As I’ve mentioned previously, top prospects tend to be a rare breed at the Triple-A level. Triple-A players tend to be guys about which we have a pretty good idea, and if they’re really good prospects, they probably aren’t long for the level. So when a night features two top prospects on the mound, it’s a good idea to go. This time meant seeing Adam Morgan from the Phillies organization and Daniel Corcino of the Reds organization.
Let’s start with Morgan. He has a lean frame, and I’d say he might even be a touch taller than his six-foot-one-inch listing. His delivery is pretty standard, but he does have a slight crossfire delivery. The landing is a bit stiff, cutting him off a bit, and I think it’s part of the reason he pitches up in the zone, inducing a lot of fly balls. The lefty does repeat the delivery well, but I’d like to see him stay more on line with the plate.

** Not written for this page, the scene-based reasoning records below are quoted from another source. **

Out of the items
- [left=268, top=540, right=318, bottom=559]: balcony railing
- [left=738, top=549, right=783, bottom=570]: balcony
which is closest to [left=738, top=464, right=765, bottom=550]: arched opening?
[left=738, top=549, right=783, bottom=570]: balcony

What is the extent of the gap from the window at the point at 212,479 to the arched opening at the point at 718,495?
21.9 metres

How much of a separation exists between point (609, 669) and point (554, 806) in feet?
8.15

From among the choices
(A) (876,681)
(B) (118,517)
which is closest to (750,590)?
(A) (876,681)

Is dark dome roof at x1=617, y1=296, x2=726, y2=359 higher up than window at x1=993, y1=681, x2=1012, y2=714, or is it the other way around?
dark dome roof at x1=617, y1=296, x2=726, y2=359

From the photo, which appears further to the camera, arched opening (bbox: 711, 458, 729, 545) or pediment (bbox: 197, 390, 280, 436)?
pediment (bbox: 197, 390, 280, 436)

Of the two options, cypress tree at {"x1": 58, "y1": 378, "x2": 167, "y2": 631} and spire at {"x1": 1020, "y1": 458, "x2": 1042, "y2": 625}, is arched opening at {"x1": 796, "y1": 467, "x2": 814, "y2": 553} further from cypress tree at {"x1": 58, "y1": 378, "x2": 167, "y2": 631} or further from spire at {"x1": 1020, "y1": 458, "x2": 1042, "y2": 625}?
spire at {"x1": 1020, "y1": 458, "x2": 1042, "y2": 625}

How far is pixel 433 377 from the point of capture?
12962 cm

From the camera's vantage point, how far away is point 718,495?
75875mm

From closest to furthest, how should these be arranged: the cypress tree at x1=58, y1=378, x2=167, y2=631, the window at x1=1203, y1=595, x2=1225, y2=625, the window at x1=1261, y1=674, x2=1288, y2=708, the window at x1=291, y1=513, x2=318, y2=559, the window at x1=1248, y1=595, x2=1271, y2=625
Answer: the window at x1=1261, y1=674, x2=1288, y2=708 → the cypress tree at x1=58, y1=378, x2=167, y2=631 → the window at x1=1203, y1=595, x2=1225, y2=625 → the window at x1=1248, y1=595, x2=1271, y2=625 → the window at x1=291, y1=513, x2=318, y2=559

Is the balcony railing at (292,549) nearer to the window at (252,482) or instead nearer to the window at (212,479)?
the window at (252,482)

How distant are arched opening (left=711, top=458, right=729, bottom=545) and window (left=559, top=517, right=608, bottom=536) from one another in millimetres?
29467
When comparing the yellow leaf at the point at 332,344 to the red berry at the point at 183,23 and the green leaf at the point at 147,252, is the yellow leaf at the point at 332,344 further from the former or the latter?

Moving on to his stuff, the fastball was mostly 92 mph-to-93 mph, and he was able to maintain the velocity throughout his appearance. The downside is that it didn’t have significant movement, and if he’s going to pitch up in Citizens Bank Park, I worry about that being a problem. To keep batters off his fastball, Morgan adds three solid pitches in a curveball, change, and slider. The curveball and change-up were his best pitches in this one. The curve was 73 mph-to-77 mph and had good downward break that missed a few bats, and the change-up was in the low-80s with some sink and tail, also getting a few swings-and-misses. Morgan’s slider wasn’t as good, sitting 83 mph-to-85 mph with solid depth and horizontal movement, but he was inducing more soft contact than misses with it. It is a solid arsenal, but I didn’t see a pitch that I thought would miss a lot of bats at the next level.
Daniel Corcino elicits some Jose Cueto comparisons, and looking from a physical standpoint, I see some similarities. Corcino is on the shorter side but is solidly built, especially strong in the legs. His delivery is a bit of a mess, though. As he turns and faces third base, he turns past perpendicular with third base – another Cueto similarity – but his back bends backward toward first base like a backslash – / – from the catcher’s perspective. When he begins coming forward, he seemed to have trouble recovering his balance enough to throw quality strikes. He has never thrown a lot of strikes in his career outside of 2011, and until he straightens out the balance portion of his delivery, he might continue having those problems.
The stuff was a little underwhelming as well. He threw two variations of fastballs. The four-seamer sat in the same range as Morgan’s, but he did hit 94 and 95 mph with it a few times. The second fastball was a two-seamer that sat 89 mph-to-91 mph, and it had some promising bite to it, breaking a couple bats. Besides the fastball, I was expecting a better change-up that would elicit more Cueto comparisons, but he didn’t seem to have a great feel for it that night. He hung a few and threw a few decent ones, but he didn’t miss a bat with one. His slider, however, did miss a few bats at 84 mph-to-85 mph with mostly horizontal movement, but it needs some tightening to miss bats at the next level.
Both pitchers have had a rough start to 2013. Morgan has a 4.97 ERA and 4.83 FIP, and Corcino has been even worse with a 7.20 ERA and 5.23 FIP. The real marker of trouble, however, is in the strikeout rates.
Morgan struck out almost 29% of High-A hitters last season before seeing that drop to 20% at Double-A. It has been 15.6% this season. The positive is that Morgan is still throwing strikes, but his lack of an out pitch seems to be catching up with him. His assortment of pitches and ability to throw strikes with them was enough to befuddle A-ball hitters, but he’ll need a little more work in Triple-A this season. He’s only 23-years old, and he has some time to improve the secondary pitches. But as of right now, he’s more of a 4 or 5 instead of a 3.
Corcino has seen a similar drop in strikeout rate. After obliterating A-ball in 2011 with a 27% strikeout rate and a 6% walk rate that was 4% lower than any other year, Corcino’s K rate dropped to 21% in Double-A, and it has dropped to 16% this season. Even more troubling is that the walk rate is up to 10-11%. Corcino is just 22-years old and six months younger than Morgan, but he’s also not big-league ready at the moment.
It’s good to remember that these pitchers are still young, and we’ve only seen their first month and a half at Triple-A. Their strikeout rates are heading in the wrong direction, but they are still developing and adjusting to the fact that they can’t just blow it past better hitters. As of this viewing, I would peg both as being closer to 4/5 pitchers. Morgan could use a grade improvement in one of his secondary offerings, and Corcino needs to improve his control and command along with a reappearance of the change-up that had evaluators buzzing a year or so ago.